A ária de Rossini desempenha diversas funções nas trilhas concebidas por Stalling. Este aproveita a feição virtuosística da peça para inseri-la rapidamente na imitação que Patolino faz de Fred Astaire a fim de convencer Leon Schlesinger, o produtor das séries Looney Tunes e Merrie Melodies, a dar-lhe o lugar ocupado por Gaguinho no setor de animação da Warner (Você devia estar no cinema). Uma ideia semelhante é explorada em Rhapsody rabbit: ao tocar a Rapsódia húngara n. 2 (1847), Pernalonga começa a cantar “Fi-ga-ro! Fi-ga-ro!”, quando chega no fim de uma frase de Franz Liszt que lembra a ária rossiniana. Nos filmes de propaganda realizados durante a Segunda Guerra Mundial, o músico acentua o aspecto histriônico do ganso Benito Mussolini (The ducktators) e sua relação com o passado e não com o futuro (Tokio Jokio).[5] Na animação de 1942, a música de Rossini abre também caminho para o avanço das tropas alemãs; na do ano seguinte, tocada de maneira fugaz, a peça cria um contraponto entre seu andamento brioso e um Mussolini de aspecto melancólico, sentado em cima de uma ruína e brincando com um ioiô.
Em Serenata que mata e Back alley oproar[6], a cavatina é cantada no início do desenho por um gato de beco e Frajola, respectivamente; mas é possível pensar que ela sirva de fio condutor para toda a ação, se for levada em conta a ideia de faz-tudo. O gato anônimo do primeiro filme, atingido pelo livro Dr. Fu-Manchu, devolve a Gaguinho The return of Fu-Manchu; canta no telefone; rouba um pires e uma garrafa de leite e deixa um bilhete de agradecimento; faz barulho com uma tampa de panela; protagoniza uma cena clássica de corrida paralela com seu perseguidor; canta para ele uma canção de ninar, coloca-o na cama e liga o rádio; faz malabarismos na cerca e canta mais uma vez; é alvejado pelo porco e morre cantando de maneira operística; suas nove vidas entoam o “Sexteto” da Lucia de Lammermoor (1835), de Gaetano Donizetti, exasperando o antagonista, que se atira pela janela, a julgar pelo barulho de vidro quebrado com que se encerra a fita.

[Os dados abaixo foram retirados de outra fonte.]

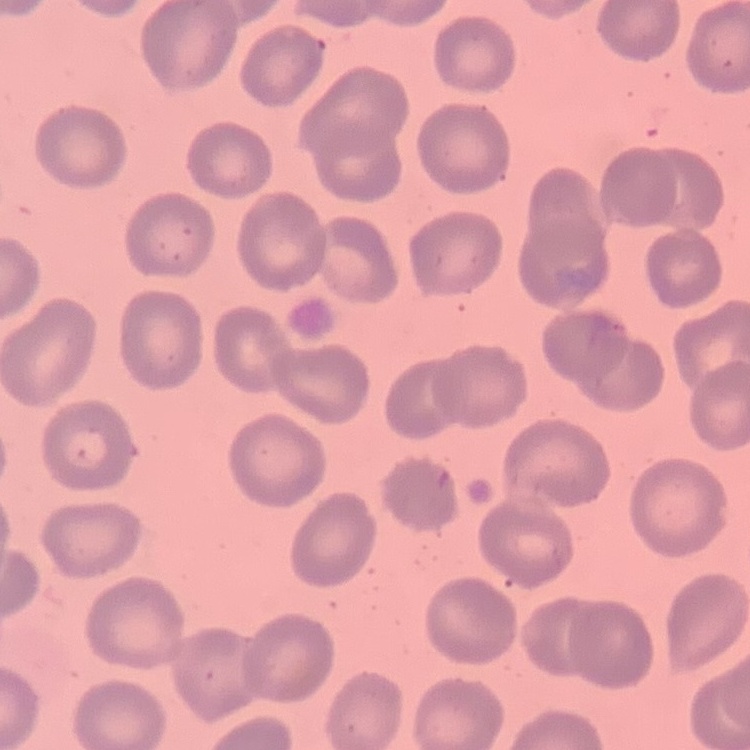
No rouleaux formation.

preparation = thin blood smear
image type = square crop of a larger photomicrograph
stain = Field's or Giemsa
Locate every leukocyte (white blood cell).
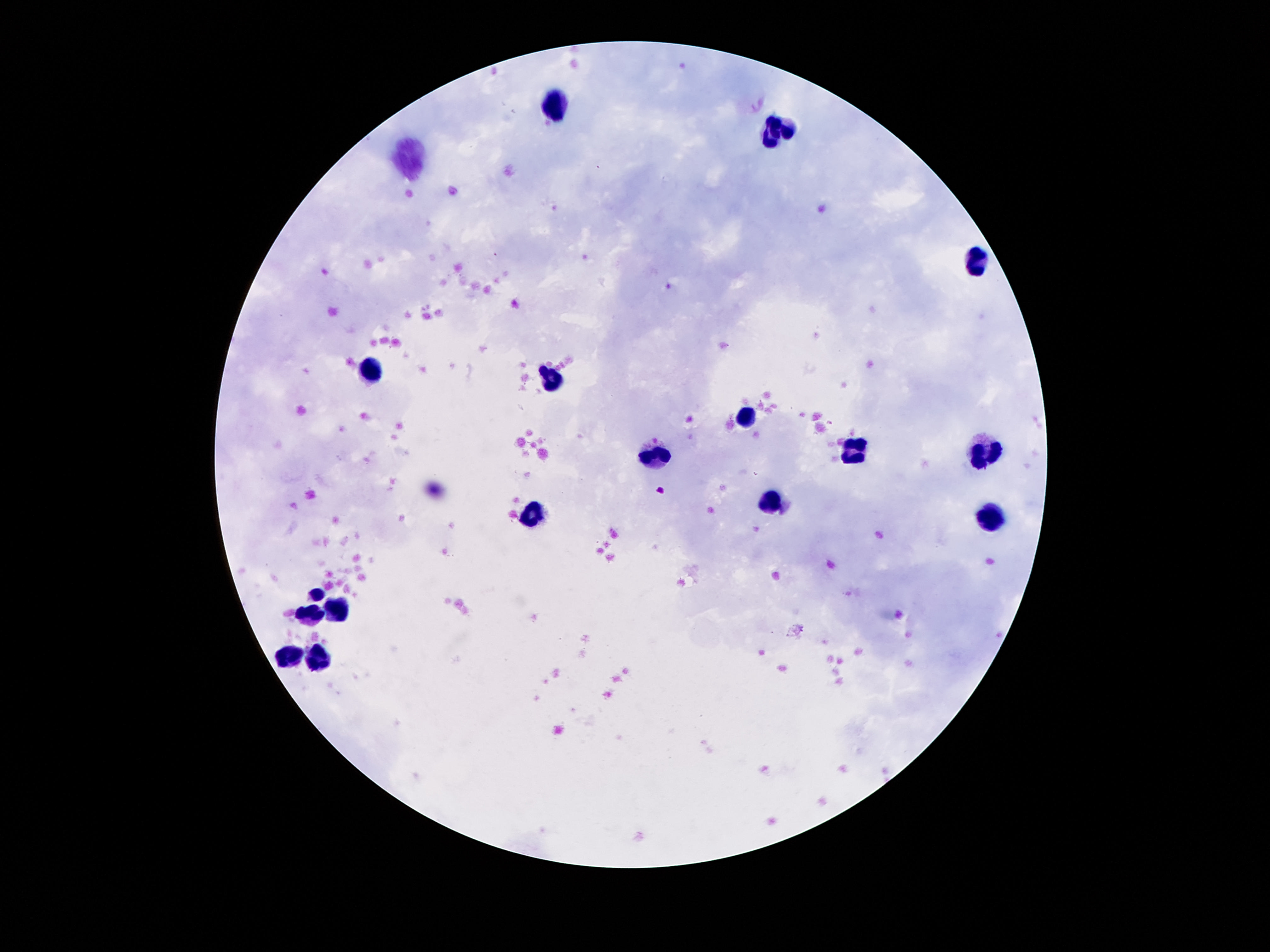
Approximate object centers, in pixels from the top-left corner.
Leukocytes: (x=554, y=109), (x=775, y=131), (x=974, y=261), (x=369, y=365), (x=554, y=379), (x=749, y=418), (x=853, y=449), (x=981, y=454), (x=652, y=458), (x=769, y=502), (x=532, y=515), (x=990, y=517), (x=316, y=595), (x=335, y=608), (x=313, y=615), (x=288, y=657), (x=319, y=657).

capture = smartphone camera through the microscope eyepiece
patient malaria status = not infected
field of view = one from this slide
preparation = thick peripheral-blood smear
image size = 1270×952 pixels
magnification = 100x
stain = Giemsa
Give the preparation type.
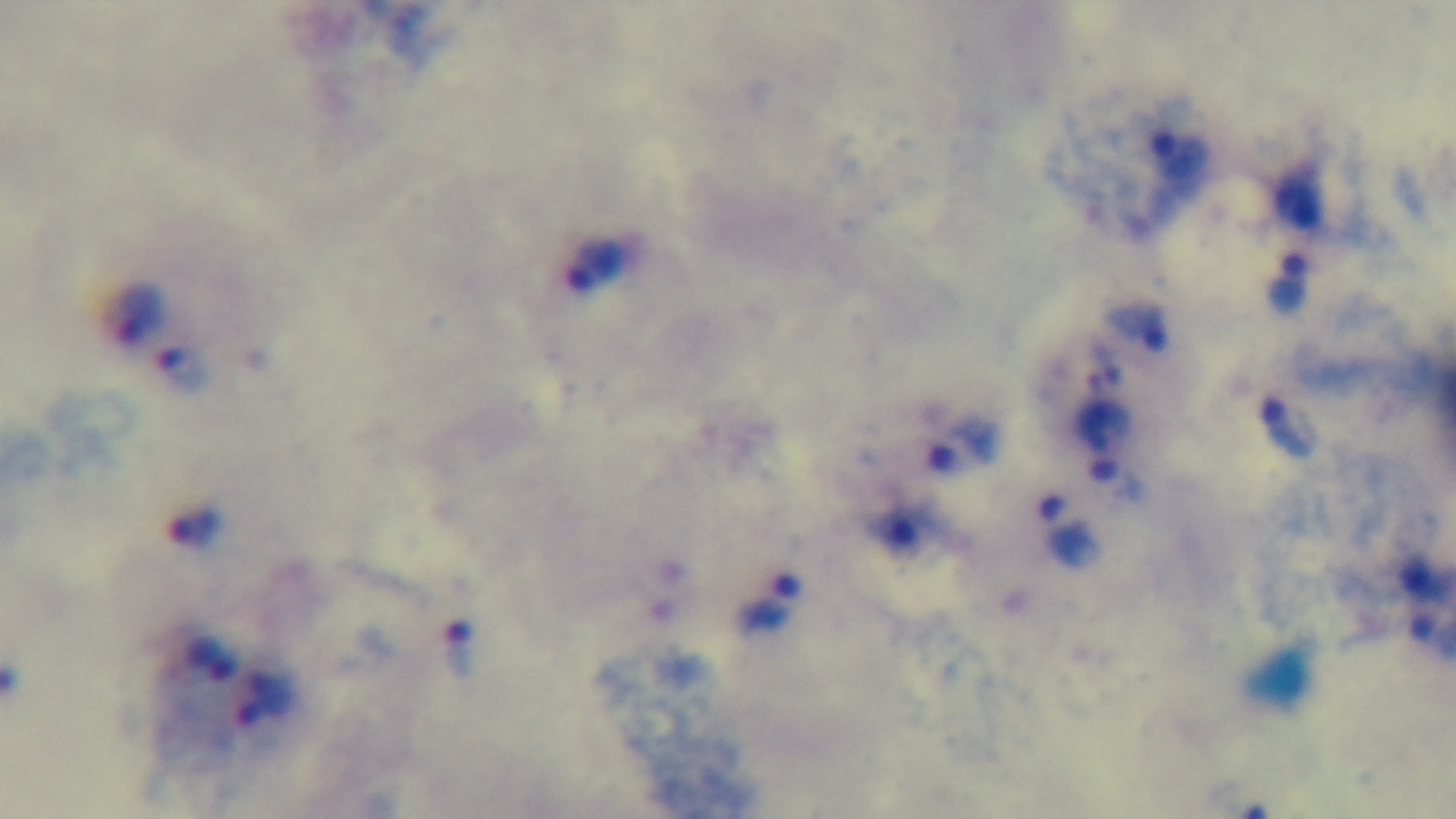
It is a thick blood film.

Light microscopy. 100x oil-immersion objective. Captured with a mounted 4K digital camera. One field from the slide. Malaria status: infected. Giemsa stain.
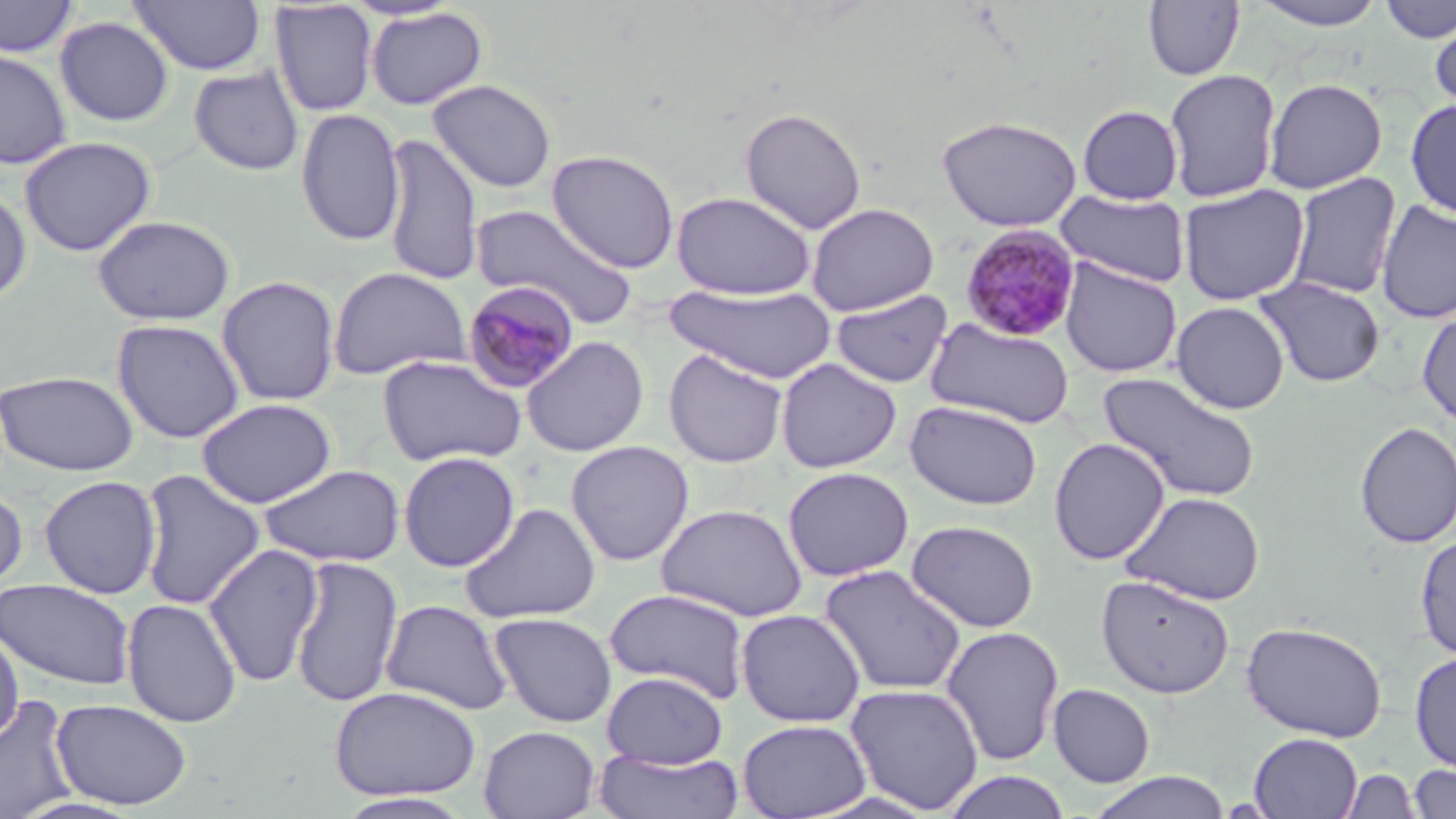

Summary:
  - Coordinate format: approximate bounding boxes as (x1, y1, x2, y2) in pixels
  - Plasmodium malariae-infected red blood cell locations: (959, 225, 1082, 342), (462, 280, 580, 395)
  - Uninfected red blood cell locations: (0, 0, 80, 59), (128, 0, 266, 76), (1248, 0, 1387, 30), (1380, 0, 1455, 43), (1144, 1, 1245, 81), (269, 2, 379, 117), (366, 7, 489, 110), (1429, 15, 1456, 116), (54, 16, 174, 127), (0, 47, 72, 169), (189, 66, 304, 176), (1163, 68, 1282, 203), (1264, 77, 1387, 194), (427, 78, 557, 193), (1405, 98, 1456, 218), (1077, 104, 1183, 206), (739, 107, 867, 234), (295, 108, 405, 247), (936, 114, 1083, 232), (381, 133, 483, 287), (19, 136, 157, 257), (546, 149, 680, 273), (1286, 172, 1401, 300), (0, 183, 32, 304), (1178, 184, 1309, 306), (671, 190, 817, 300), (1056, 190, 1191, 288), (1375, 199, 1456, 324), (806, 202, 939, 316), (470, 204, 640, 328), (91, 215, 235, 325), (1059, 259, 1182, 378), (327, 266, 472, 380), (215, 275, 341, 406), (1254, 276, 1386, 387), (665, 283, 838, 384), (831, 290, 953, 389), (1171, 301, 1289, 414), (1417, 310, 1456, 428), (926, 317, 1075, 429), (111, 318, 245, 444), (521, 335, 649, 457), (663, 348, 788, 468), (377, 355, 526, 468), (775, 358, 902, 474), (0, 370, 139, 476), (1099, 372, 1261, 503), (196, 398, 336, 508), (905, 400, 1043, 511), (1354, 422, 1456, 548), (1048, 436, 1170, 566), (565, 440, 694, 567), (397, 451, 521, 572), (257, 463, 406, 567), (782, 466, 914, 582), (137, 469, 266, 611), (39, 475, 162, 599), (0, 486, 29, 599), (1122, 491, 1266, 605), (655, 502, 808, 622), (459, 503, 601, 624), (906, 519, 1039, 632), (1415, 533, 1456, 661), (203, 543, 325, 688), (289, 556, 402, 709), (818, 564, 968, 696), (1096, 574, 1236, 699), (0, 577, 134, 691), (603, 586, 751, 703), (121, 597, 243, 727), (380, 599, 514, 715), (736, 608, 867, 727), (489, 611, 617, 728), (1241, 620, 1387, 743), (0, 626, 23, 746), (940, 626, 1065, 766), (1409, 651, 1456, 772), (602, 670, 727, 769), (844, 683, 985, 815), (1048, 684, 1155, 787), (329, 685, 482, 801), (0, 694, 80, 819), (52, 699, 192, 810), (737, 718, 871, 819), (478, 725, 600, 819), (1248, 732, 1362, 818), (593, 749, 744, 819), (1407, 763, 1456, 819), (1340, 769, 1422, 818), (941, 771, 1074, 819), (1088, 771, 1232, 819), (334, 792, 475, 818)
  - Slide-level diagnosis: Plasmodium malariae
  - Image size: 1456×819 pixels
  - Modality: optical microscopy
  - Stain: May-Grünwald-Giemsa
  - Field of view: one of a larger specimen
  - Preparation: thin blood film
  - Magnification: 1000x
Comment on the morphology of the erythrocytes.
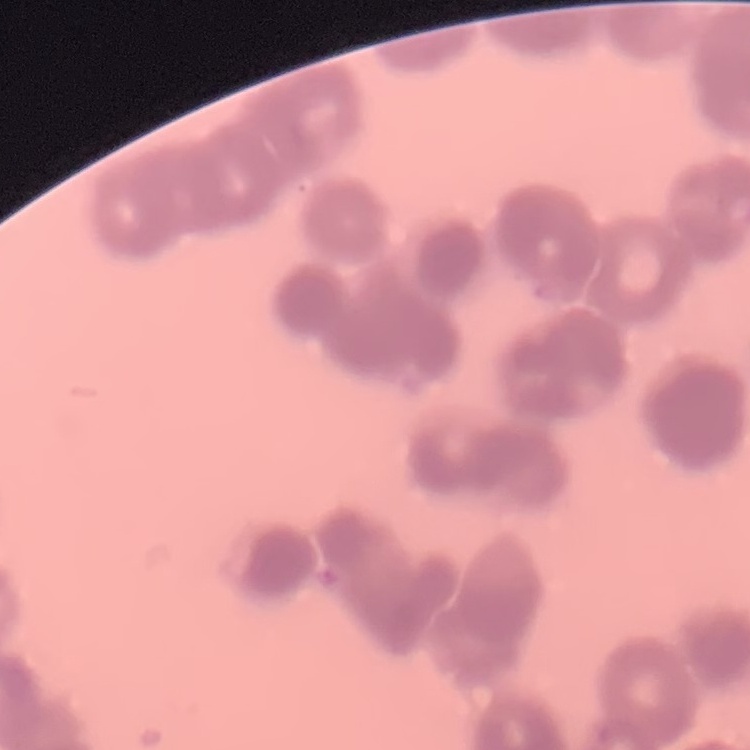

Rouleaux formation.

stain = Field's or Giemsa
preparation = thin blood smear
image type = one tile cut from a larger photomicrograph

Freleng[7] volta a filmar uma história muito parecida sete anos mais tarde, mas lhe imprime um tom mais amalucado com laivos de absurdo. O antagonista de Frajola é Hortelino Trocaletras, impedido de dormir pela cantoria do gato. Ameaçado com o arremesso de objetos, o felino entra na casa, sobe e desce a escada cantando; volta para o quintal, é atingido pelo livro The thin man e envia em troca Return of the thin man; canta no telefone; espalha graxa nos degraus e tachinhas no chão, que machucam Hortelino; canta e dança como se estivesse num palco; pede a ajuda de uma gata para incrementar o concerto; recrimina o perseguidor pela ausência de “senso estético” e de “ouvido para a apreciação musical”; canta uma canção de ninar, coloca o antagonista na cama e se exibe como homem-orquestra; rema num barco sobre a cerca; bebe leite com alume e perde a voz; em cima de um monte de lixo imita Spike Jones cantando Angel in disguise (1940). Exasperado, Hortelino usa explosivo para livrar-se de Frajola e ambos morrem. Quando acreditava ter encontrado finalmente a paz, o homem é cercado pelos espíritos das nove vidas do felino[8] cantando a ária de Donizetti e acaba caindo da nuvem.
Em Wise quackers, a ária de Rossini está a serviço de uma breve ilustração dos “dotes” de Patolino como barbeiro. Já em Hare we go, ela é usada para ritmar o embarque da tripulação de Cristóvão Colombo sob a supervisão de Pernalonga, criando uma articulação dinâmica entre música e imagem. O uso mais criativo de “Largo al factotum” está, sem dúvida, em Maestro Pernalonga, no qual a parceria entre Stalling e Chuck Jones consegue atingir a dimensão de um casamento perfeito entre ritmo musical e ritmo visual. O embate entre Pernalonga, que representa a música popular, e o tenor Giovanni Jones, cioso de seu repertório clássico, vai muito além de um conjunto de gags bem encadeadas, pois envolve duas concepções de cultura. Enquanto o coelho canta seu repertório popular no bosque, acompanhando-se com um banjo, uma harpa e uma tuba, numa casa próxima o tenor Jones ensaia “Largo al factotum”. A música de Pernalonga interfere no ensaio, levando Jones a cantar uma estrofe de A rainy night in Rio (1947) de maneira operística; a dançar e a entoar a letra da segunda canção; a nota de uma rumba sai de sua boca quando o coelho toca tuba. Nas três ocasiões, o tenor, chocado e furioso com as interferências no ensaio, castiga o cantor, que jura vingança.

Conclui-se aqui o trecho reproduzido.